_TEXTO FORNECIDO_

Friday, July 31, 2009

A Noite caíu




Listen or download Radiohead No surprises for free on Pleer

Recostei-me na cadeira e comecei a sonhar acordado. Aos poucos fui adormecendo e comecei a sonhar com a noite anterior. Parecia-me sentir o seu longo cabelo castanho a deslizar nas mãos e o aroma dela a entrar pelas narinas, até que… um grande barulho lá fora na rua, me fez despertar.
Corri para a janela e quando a abri constatei que lá fora a noite tinha caído.

Monday, July 13, 2009

Perfeito Coração




Listen or download Amalia Hoje Gaivota for free on Pleer

Enquanto esperava pelo tão desejado comboio, ia ouvindo a gravação com a voz de mulher repetir vezes sem conta “O Comboio suburbano com destino a …” e logo de seguida uma outra gravação com uma voz masculina que acrescentava “Na entrada para os comboios é favor respeitar a distância de segurança”.
Finalmente, ao fim de mais de 40 minutos à espera, ouvi anunciar a chegada do comboio pelo qual esperara toda a noite.

_TAREFA 1_
Transcreva do texto fornecido o trecho que começa nas palavras "Monday, July 13, 2009" e termina depois das palavras "toda a noite.".
_TAREFA 2_
Segundo o texto fornecido, quanto tempo durou a espera até ser anunciada a chegada do comboio?

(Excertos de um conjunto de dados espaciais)
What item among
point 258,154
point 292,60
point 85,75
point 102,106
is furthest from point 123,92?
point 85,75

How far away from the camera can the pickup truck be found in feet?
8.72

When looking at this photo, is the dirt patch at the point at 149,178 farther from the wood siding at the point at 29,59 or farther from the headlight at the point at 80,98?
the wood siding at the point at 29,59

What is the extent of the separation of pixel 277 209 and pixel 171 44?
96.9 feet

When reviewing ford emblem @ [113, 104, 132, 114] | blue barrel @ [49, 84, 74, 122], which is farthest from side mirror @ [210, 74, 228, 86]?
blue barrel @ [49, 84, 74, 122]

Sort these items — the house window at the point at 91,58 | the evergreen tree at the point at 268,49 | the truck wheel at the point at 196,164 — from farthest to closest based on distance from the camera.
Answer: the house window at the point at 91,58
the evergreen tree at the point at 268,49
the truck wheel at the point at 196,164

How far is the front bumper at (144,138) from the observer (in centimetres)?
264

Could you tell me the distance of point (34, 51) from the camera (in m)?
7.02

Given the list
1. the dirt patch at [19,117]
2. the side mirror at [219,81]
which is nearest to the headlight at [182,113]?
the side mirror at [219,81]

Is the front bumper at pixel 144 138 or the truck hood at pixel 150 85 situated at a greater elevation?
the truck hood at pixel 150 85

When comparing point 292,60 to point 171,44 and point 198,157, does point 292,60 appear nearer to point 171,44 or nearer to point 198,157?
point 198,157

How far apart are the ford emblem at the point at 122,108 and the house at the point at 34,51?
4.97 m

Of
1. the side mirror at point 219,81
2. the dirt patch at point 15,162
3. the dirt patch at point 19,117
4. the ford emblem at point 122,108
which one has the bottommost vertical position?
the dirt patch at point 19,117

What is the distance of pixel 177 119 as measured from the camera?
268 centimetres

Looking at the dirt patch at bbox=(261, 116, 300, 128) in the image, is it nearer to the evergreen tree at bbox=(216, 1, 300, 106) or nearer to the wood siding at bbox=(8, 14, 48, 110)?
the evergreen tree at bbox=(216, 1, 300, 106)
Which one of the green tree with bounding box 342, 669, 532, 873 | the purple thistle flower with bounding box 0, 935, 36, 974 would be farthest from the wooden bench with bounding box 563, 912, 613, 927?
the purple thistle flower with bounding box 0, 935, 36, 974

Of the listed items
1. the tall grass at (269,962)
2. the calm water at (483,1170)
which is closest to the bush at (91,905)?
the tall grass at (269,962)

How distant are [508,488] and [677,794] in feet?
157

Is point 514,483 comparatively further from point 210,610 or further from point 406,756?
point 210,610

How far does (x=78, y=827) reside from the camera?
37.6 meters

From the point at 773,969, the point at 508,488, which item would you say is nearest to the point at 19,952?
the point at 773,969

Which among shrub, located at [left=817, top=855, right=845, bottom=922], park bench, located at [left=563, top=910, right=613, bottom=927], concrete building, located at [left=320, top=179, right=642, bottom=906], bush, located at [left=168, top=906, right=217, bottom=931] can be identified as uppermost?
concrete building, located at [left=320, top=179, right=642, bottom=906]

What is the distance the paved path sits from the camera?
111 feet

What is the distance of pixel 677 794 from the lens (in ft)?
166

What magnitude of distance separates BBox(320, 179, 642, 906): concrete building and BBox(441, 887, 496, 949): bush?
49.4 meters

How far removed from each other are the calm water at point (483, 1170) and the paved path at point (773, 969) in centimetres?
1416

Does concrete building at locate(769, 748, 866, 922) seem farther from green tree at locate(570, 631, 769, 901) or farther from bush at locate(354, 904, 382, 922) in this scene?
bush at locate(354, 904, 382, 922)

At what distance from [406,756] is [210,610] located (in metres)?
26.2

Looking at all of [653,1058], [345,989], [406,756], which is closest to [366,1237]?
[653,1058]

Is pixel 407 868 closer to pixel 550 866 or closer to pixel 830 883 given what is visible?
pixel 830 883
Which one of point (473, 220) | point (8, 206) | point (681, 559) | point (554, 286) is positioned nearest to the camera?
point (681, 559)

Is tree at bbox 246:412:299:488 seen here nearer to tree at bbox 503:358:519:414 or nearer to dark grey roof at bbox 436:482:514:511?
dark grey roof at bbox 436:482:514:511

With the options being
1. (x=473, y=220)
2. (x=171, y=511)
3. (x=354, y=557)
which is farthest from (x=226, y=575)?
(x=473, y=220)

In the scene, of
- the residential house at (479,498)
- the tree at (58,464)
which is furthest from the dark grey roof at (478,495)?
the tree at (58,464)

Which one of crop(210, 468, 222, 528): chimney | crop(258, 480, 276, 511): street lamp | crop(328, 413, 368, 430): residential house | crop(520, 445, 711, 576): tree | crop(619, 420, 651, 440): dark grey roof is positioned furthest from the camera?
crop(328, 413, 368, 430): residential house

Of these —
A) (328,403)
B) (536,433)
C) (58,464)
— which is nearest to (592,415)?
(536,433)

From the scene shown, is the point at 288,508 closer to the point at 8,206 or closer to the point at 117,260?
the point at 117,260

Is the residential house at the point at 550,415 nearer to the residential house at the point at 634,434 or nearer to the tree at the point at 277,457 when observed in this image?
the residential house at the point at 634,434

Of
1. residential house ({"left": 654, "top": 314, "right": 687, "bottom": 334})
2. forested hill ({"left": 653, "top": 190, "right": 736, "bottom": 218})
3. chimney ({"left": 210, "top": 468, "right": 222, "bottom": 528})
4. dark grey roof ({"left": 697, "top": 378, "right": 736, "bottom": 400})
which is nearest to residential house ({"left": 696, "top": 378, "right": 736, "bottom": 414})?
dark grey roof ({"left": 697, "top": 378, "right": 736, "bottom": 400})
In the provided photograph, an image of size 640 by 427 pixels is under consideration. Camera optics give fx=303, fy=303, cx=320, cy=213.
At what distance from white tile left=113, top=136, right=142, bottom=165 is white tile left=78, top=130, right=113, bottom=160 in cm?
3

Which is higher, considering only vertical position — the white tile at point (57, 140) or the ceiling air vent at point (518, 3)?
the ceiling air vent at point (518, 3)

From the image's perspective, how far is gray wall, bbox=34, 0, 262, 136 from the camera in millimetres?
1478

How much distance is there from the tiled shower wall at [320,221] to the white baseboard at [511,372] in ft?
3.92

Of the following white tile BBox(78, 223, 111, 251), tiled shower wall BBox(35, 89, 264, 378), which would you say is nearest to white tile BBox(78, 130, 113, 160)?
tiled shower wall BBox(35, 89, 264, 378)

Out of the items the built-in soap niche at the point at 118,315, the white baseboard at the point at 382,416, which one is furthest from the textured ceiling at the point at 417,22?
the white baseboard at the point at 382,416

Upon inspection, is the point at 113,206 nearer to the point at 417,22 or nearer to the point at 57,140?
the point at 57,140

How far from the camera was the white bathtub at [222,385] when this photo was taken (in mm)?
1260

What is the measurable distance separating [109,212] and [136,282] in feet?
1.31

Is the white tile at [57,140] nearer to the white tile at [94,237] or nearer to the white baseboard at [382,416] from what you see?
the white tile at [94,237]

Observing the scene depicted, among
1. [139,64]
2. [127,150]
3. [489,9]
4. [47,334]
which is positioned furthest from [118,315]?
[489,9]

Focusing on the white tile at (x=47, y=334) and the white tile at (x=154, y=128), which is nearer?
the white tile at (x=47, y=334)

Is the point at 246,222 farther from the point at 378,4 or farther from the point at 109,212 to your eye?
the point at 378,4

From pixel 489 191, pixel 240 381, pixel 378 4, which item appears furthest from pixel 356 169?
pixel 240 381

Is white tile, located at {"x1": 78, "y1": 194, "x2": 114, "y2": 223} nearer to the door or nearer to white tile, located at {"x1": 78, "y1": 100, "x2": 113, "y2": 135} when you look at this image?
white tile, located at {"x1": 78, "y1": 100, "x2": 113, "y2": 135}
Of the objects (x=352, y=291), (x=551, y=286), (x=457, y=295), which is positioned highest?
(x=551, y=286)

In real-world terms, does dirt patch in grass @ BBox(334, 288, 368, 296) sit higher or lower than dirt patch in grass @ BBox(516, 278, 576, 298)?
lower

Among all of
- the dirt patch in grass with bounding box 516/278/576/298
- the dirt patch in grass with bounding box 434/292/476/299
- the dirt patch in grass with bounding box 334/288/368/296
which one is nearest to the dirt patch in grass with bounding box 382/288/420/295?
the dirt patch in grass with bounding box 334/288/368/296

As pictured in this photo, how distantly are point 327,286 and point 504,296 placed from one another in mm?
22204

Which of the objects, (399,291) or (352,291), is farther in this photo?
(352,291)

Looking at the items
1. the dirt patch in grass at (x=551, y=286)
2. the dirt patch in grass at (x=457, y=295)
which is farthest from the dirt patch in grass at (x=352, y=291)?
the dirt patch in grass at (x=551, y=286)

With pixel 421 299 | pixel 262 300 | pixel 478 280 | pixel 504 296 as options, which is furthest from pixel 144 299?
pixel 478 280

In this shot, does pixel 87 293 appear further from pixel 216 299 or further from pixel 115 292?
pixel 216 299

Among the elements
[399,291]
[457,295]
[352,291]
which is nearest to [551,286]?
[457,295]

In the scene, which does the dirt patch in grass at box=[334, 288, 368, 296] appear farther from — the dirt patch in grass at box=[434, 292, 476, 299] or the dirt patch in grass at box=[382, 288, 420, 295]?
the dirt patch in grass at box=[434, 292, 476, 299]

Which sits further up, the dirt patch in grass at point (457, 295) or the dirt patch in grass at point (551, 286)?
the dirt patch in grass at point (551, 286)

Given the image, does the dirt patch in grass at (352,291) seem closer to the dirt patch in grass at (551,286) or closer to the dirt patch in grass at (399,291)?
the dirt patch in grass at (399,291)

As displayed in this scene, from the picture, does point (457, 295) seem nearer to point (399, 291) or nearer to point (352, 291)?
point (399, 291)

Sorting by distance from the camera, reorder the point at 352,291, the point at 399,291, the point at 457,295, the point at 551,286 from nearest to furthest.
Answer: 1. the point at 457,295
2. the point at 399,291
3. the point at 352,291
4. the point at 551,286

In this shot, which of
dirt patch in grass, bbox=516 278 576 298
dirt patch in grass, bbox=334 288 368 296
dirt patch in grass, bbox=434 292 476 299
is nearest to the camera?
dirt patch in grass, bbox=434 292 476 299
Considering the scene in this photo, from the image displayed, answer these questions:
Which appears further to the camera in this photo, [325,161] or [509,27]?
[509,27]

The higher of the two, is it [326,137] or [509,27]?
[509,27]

_RESPOSTA DESENVOLVIDA 1_
Monday, July 13, 2009

Perfeito Coração




Listen or download Amalia Hoje Gaivota for free on Pleer

Enquanto esperava pelo tão desejado comboio, ia ouvindo a gravação com a voz de mulher repetir vezes sem conta “O Comboio suburbano com destino a …” e logo de seguida uma outra gravação com uma voz masculina que acrescentava “Na entrada para os comboios é favor respeitar a distância de segurança”.
Finalmente, ao fim de mais de 40 minutos à espera, ouvi anunciar a chegada do comboio pelo qual esperara toda a noite.

_RESPOSTA DESENVOLVIDA 2_
Mais de 40 minutos.